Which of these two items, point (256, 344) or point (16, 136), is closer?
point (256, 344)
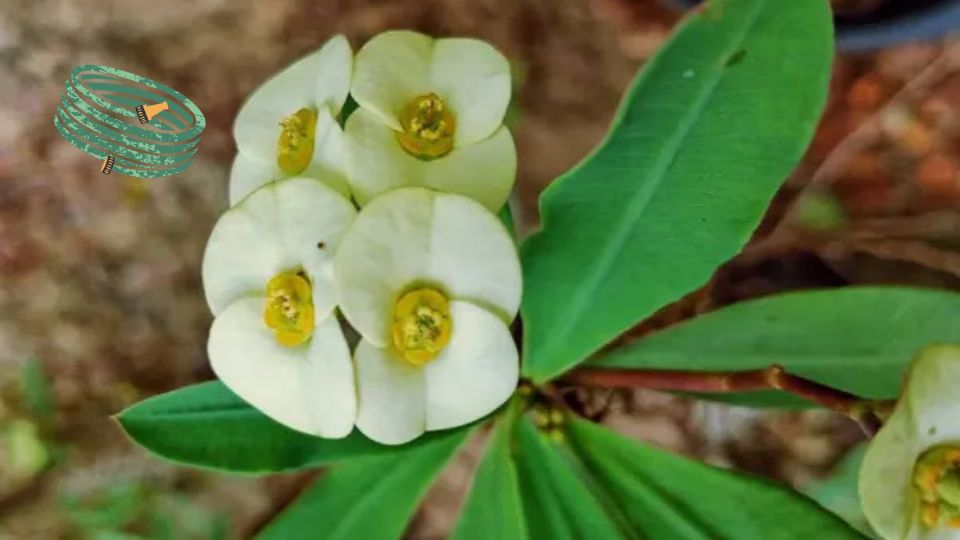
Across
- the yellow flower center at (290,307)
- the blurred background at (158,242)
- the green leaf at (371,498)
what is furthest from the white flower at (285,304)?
the blurred background at (158,242)

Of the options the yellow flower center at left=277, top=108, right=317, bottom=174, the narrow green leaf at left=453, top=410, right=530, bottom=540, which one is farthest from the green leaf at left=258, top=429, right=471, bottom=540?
the yellow flower center at left=277, top=108, right=317, bottom=174

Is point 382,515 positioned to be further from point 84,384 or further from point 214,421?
point 84,384

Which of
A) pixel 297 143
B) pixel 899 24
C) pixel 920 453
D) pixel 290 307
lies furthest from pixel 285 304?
pixel 899 24

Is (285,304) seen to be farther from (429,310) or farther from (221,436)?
(221,436)

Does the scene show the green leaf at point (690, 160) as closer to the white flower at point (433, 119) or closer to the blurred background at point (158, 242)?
the white flower at point (433, 119)

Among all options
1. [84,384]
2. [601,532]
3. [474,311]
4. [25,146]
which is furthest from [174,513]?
[474,311]

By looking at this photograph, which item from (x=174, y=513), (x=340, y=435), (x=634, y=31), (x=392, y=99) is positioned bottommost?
(x=174, y=513)
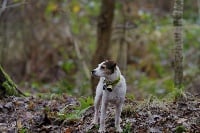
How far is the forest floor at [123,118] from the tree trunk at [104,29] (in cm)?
515

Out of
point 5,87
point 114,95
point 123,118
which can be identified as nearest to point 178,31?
point 123,118

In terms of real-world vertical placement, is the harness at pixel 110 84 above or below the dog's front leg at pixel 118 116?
above

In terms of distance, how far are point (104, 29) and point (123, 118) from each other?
254 inches

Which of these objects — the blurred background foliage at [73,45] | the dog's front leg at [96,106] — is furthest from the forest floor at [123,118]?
the blurred background foliage at [73,45]

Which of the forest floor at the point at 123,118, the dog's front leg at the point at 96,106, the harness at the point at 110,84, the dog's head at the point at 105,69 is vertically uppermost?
the dog's head at the point at 105,69

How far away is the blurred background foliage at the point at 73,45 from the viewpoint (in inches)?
719

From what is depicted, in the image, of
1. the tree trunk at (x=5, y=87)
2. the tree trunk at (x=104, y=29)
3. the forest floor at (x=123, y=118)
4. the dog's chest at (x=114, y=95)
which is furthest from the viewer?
the tree trunk at (x=104, y=29)

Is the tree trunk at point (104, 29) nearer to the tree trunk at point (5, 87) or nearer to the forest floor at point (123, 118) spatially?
the tree trunk at point (5, 87)

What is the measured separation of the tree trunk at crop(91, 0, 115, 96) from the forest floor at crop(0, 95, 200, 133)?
5150 mm

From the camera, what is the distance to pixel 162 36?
2017 cm

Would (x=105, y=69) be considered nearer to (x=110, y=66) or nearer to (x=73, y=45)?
(x=110, y=66)

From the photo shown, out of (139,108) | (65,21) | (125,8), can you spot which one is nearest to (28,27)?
(65,21)

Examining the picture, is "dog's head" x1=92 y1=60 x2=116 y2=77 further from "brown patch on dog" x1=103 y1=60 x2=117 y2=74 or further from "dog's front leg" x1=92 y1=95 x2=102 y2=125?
"dog's front leg" x1=92 y1=95 x2=102 y2=125

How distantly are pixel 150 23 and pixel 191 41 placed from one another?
431cm
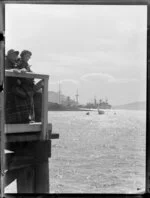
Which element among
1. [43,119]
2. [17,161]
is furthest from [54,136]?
[17,161]

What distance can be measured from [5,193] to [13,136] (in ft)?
0.93

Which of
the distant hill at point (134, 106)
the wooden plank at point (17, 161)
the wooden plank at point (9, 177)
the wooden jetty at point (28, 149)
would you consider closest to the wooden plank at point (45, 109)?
the wooden jetty at point (28, 149)

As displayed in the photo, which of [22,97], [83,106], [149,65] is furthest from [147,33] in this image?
[22,97]

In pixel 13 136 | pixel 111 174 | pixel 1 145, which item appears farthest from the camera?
pixel 111 174

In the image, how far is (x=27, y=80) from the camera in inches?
60.6

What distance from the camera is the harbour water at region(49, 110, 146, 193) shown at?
1.51 m

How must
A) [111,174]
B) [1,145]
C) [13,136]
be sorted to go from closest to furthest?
1. [1,145]
2. [13,136]
3. [111,174]

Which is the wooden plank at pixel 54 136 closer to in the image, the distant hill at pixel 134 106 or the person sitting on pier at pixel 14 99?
the person sitting on pier at pixel 14 99

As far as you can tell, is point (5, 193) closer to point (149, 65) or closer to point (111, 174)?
point (111, 174)

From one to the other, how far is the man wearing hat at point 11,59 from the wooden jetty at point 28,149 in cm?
3

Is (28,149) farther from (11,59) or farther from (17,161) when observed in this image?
(11,59)

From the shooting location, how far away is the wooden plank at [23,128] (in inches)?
57.7

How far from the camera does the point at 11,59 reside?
145cm

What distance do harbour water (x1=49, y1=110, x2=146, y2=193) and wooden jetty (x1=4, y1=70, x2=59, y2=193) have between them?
5cm
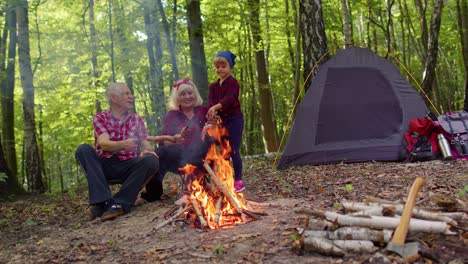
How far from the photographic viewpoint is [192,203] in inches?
144

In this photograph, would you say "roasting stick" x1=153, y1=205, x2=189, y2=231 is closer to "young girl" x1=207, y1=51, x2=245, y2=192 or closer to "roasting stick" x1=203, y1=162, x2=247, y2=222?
"roasting stick" x1=203, y1=162, x2=247, y2=222

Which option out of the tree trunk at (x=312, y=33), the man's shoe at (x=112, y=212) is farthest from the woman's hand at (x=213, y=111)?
the tree trunk at (x=312, y=33)

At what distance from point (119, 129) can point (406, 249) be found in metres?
3.34

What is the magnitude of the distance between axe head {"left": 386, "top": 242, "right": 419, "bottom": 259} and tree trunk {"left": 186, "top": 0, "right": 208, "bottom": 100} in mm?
6524

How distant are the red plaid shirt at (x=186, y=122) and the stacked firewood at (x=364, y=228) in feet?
7.40

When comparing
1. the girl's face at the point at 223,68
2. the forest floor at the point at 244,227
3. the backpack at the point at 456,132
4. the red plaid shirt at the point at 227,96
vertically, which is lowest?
the forest floor at the point at 244,227

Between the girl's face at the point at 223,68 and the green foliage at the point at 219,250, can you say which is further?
the girl's face at the point at 223,68

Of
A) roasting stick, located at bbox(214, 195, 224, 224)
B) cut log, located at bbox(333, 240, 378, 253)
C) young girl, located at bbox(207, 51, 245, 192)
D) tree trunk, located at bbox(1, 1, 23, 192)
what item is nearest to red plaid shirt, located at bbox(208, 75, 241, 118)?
young girl, located at bbox(207, 51, 245, 192)

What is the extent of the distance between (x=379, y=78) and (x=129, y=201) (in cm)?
498

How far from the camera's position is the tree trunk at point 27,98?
27.8 feet

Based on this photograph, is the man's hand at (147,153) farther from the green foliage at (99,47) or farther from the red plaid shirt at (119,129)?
the green foliage at (99,47)

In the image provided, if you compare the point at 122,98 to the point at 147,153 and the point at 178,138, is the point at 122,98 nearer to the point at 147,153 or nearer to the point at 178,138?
the point at 147,153

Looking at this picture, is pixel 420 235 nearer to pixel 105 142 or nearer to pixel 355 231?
pixel 355 231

━━━━━━━━━━━━━━━━

Aim | Restate the data above word for word. Skip every picture.

Full solution |
Which of these two items, point (256, 344) or point (16, 136), is closer?
point (256, 344)
Across
- the yellow flower center at (290,307)
- the blurred background at (158,242)
- the green leaf at (371,498)
what is furthest from the white flower at (285,304)?
the blurred background at (158,242)

Of the options the yellow flower center at left=277, top=108, right=317, bottom=174, the narrow green leaf at left=453, top=410, right=530, bottom=540, which one is farthest from the green leaf at left=258, top=429, right=471, bottom=540?
the yellow flower center at left=277, top=108, right=317, bottom=174

Is point 382,515 positioned to be further from point 84,384 or further from point 214,421?
point 84,384

Which of
A) pixel 297 143
B) pixel 899 24
C) pixel 920 453
D) pixel 290 307
lies furthest from pixel 285 304?
pixel 899 24

Is (285,304) seen to be farther from (429,310) or farther from (221,436)?
(221,436)

Does the scene show the green leaf at point (690, 160) as closer to the white flower at point (433, 119) or closer to the blurred background at point (158, 242)?
the white flower at point (433, 119)

Among all options
1. [84,384]
2. [601,532]
3. [474,311]
4. [25,146]
which is furthest from [174,513]?
[474,311]

By looking at this photograph, which item from (x=174, y=513), (x=340, y=435), (x=634, y=31), (x=392, y=99) is positioned bottommost?
(x=174, y=513)
How far is the forest floor at [123,118] from the tree trunk at [104,29] (in cm)?
515

Out of
point 5,87
point 114,95
point 123,118
which can be identified as nearest to point 178,31?
point 123,118

In terms of real-world vertical placement, is the harness at pixel 110 84 above or below the dog's front leg at pixel 118 116?
above

In terms of distance, how far are point (104, 29) and point (123, 118) from each other?
254 inches

Which of these objects — the blurred background foliage at [73,45] | the dog's front leg at [96,106] — is furthest from the forest floor at [123,118]?
the blurred background foliage at [73,45]

Which of the forest floor at the point at 123,118, the dog's front leg at the point at 96,106, the harness at the point at 110,84, the dog's head at the point at 105,69 is vertically uppermost?
the dog's head at the point at 105,69

How far away is the blurred background foliage at the point at 73,45 from the viewpoint (in inches)?
719

From what is depicted, in the image, of
1. the tree trunk at (x=5, y=87)
2. the tree trunk at (x=104, y=29)
3. the forest floor at (x=123, y=118)
4. the dog's chest at (x=114, y=95)
which is furthest from the viewer?
the tree trunk at (x=104, y=29)

Is the tree trunk at point (104, 29) nearer to the tree trunk at point (5, 87) or nearer to the forest floor at point (123, 118) spatially?
the tree trunk at point (5, 87)

What is the measured separation of the tree trunk at crop(91, 0, 115, 96) from the forest floor at crop(0, 95, 200, 133)?
5150 mm

From the camera, what is the distance to pixel 162 36?
2017 cm

Would (x=105, y=69) be considered nearer to (x=110, y=66) or nearer to (x=73, y=45)?
(x=110, y=66)

From the photo shown, out of (139,108) | (65,21) | (125,8), can you spot which one is nearest to (28,27)?
(65,21)

Examining the picture, is "dog's head" x1=92 y1=60 x2=116 y2=77 further from "brown patch on dog" x1=103 y1=60 x2=117 y2=74 or further from "dog's front leg" x1=92 y1=95 x2=102 y2=125?
"dog's front leg" x1=92 y1=95 x2=102 y2=125

How distantly are pixel 150 23 and pixel 191 41 placed from one another?
431cm
Which element among
1. [43,119]
2. [17,161]
is furthest from [54,136]?
[17,161]

What distance can be measured from [5,193] to [13,136] (in ft)?
0.93

Which of
the distant hill at point (134, 106)
the wooden plank at point (17, 161)
the wooden plank at point (9, 177)
the wooden jetty at point (28, 149)
would you consider closest to the wooden plank at point (45, 109)?
the wooden jetty at point (28, 149)

As displayed in the photo, which of [22,97], [83,106], [149,65] is furthest from [147,33] in this image?
[22,97]

In pixel 13 136 | pixel 111 174 | pixel 1 145, which item appears farthest from the camera?
pixel 111 174

In the image, how far is (x=27, y=80) from the camera in inches?
60.6

What distance from the camera is the harbour water at region(49, 110, 146, 193) shown at?
1.51 m

How must
A) [111,174]
B) [1,145]
C) [13,136]
be sorted to go from closest to furthest?
1. [1,145]
2. [13,136]
3. [111,174]

Which is the wooden plank at pixel 54 136 closer to in the image, the distant hill at pixel 134 106 or the person sitting on pier at pixel 14 99?
the person sitting on pier at pixel 14 99

As far as you can tell, is point (5, 193) closer to point (149, 65) or closer to point (111, 174)?
point (111, 174)

From one to the other, how far is the man wearing hat at point 11,59 from the wooden jetty at point 28,149 in cm?
3

Is (28,149) farther from (11,59) or farther from (17,161) when observed in this image?
(11,59)

From the shooting location, how far away is the wooden plank at [23,128] (in inches)?
57.7

How far from the camera does the point at 11,59 reside?
145cm

What distance do harbour water (x1=49, y1=110, x2=146, y2=193) and wooden jetty (x1=4, y1=70, x2=59, y2=193) have between them?
5cm
How far from the photographic viewpoint is [192,203] in inches?
144

In this photograph, would you say "roasting stick" x1=153, y1=205, x2=189, y2=231 is closer to "young girl" x1=207, y1=51, x2=245, y2=192 or closer to "roasting stick" x1=203, y1=162, x2=247, y2=222?
"roasting stick" x1=203, y1=162, x2=247, y2=222

Which option out of the tree trunk at (x=312, y=33), the man's shoe at (x=112, y=212) is farthest from the woman's hand at (x=213, y=111)?
the tree trunk at (x=312, y=33)

At what distance from point (119, 129) can point (406, 249) be found in metres?
3.34

What is the magnitude of the distance between axe head {"left": 386, "top": 242, "right": 419, "bottom": 259} and tree trunk {"left": 186, "top": 0, "right": 208, "bottom": 100} in mm?
6524

How distant are the red plaid shirt at (x=186, y=122) and the stacked firewood at (x=364, y=228) in feet?
7.40

When comparing
1. the girl's face at the point at 223,68
2. the forest floor at the point at 244,227
3. the backpack at the point at 456,132
4. the red plaid shirt at the point at 227,96
vertically, which is lowest?
the forest floor at the point at 244,227

Between the girl's face at the point at 223,68 and the green foliage at the point at 219,250, can you say which is further?
the girl's face at the point at 223,68

Of
A) roasting stick, located at bbox(214, 195, 224, 224)
B) cut log, located at bbox(333, 240, 378, 253)
C) young girl, located at bbox(207, 51, 245, 192)
D) tree trunk, located at bbox(1, 1, 23, 192)
what item is nearest to red plaid shirt, located at bbox(208, 75, 241, 118)?
young girl, located at bbox(207, 51, 245, 192)

What is the extent of the distance between (x=379, y=78) and (x=129, y=201) (in cm)?
498

How far from the camera's position is the tree trunk at point 27,98?
27.8 feet

Based on this photograph, is the man's hand at (147,153) farther from the green foliage at (99,47) or farther from the red plaid shirt at (119,129)?
the green foliage at (99,47)

In the image provided, if you compare the point at 122,98 to the point at 147,153 and the point at 178,138, is the point at 122,98 nearer to the point at 147,153 or nearer to the point at 178,138?
the point at 147,153

Looking at this picture, is pixel 420 235 nearer to pixel 105 142 or nearer to pixel 355 231?
pixel 355 231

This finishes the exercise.